Brian Tracey said it earlier. He probably stole it too.
Where it came from doesn’t matter much. What it means is more relevant.
You tell stories. Tell jokes. Hecklers may surface, audience participation might be requested, but it’s not a two-way street.
Telling isn’t selling, just like reading ingredients off the back of a cereal box isn’t moving any Cap’n Crunch.

It’s why Steve Jobs (the greatest salesperson of all time) sold you “1,000 songs in your pocket” rather than telling you all the technical specifications of the iPod.
His job was to explain WHY the iPod was useful. How it would change things. In as few words as possible. And if he left people wondering what exactly was in the box, what processors, what technology, that was a good thing. That was curiosity. Interest.

“If you want to build a ship, don’t drum up the men to gather wood, divide the work and give orders.
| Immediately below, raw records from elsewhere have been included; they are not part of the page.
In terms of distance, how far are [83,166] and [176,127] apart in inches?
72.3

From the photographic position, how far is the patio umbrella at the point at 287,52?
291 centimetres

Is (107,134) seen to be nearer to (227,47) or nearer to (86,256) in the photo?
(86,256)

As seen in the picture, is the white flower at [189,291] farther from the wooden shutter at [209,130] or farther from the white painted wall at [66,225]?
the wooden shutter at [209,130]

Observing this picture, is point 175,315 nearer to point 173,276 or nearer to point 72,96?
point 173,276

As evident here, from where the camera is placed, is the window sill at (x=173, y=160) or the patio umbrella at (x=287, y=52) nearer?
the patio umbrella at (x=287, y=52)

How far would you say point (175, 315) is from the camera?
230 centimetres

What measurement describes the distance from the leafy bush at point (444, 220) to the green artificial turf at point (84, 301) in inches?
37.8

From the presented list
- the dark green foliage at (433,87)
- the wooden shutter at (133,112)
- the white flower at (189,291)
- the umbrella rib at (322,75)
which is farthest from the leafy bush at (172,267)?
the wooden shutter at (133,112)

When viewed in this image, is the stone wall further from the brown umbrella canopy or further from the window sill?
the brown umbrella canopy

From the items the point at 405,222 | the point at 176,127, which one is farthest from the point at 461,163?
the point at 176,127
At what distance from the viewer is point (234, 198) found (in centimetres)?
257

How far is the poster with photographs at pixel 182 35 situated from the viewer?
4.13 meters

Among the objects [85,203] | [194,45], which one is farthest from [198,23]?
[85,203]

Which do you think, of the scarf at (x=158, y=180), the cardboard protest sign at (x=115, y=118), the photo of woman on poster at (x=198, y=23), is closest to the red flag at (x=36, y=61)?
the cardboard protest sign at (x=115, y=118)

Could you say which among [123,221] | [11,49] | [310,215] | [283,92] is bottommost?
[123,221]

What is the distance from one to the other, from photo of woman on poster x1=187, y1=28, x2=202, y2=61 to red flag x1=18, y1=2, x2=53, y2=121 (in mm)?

Instead, teach them to yearn for the vast and endless sea.”
Antoine de Saint-Exupéry
If you want to sell an MP3 player, don’t tell them about the processor speeds and memory space. Instead, teach them to yearn for all their music, in one place. Their front pocket.
Telling is you and your product. You and your service.
Selling is about the customer. It’s about problem solving.
Telling is a monologue. A list of facts, figures, or attributes.
Selling is an investigation. A series of questions, conversations, with an eye towards the future. A systematic, repeatable approach to solving a problem.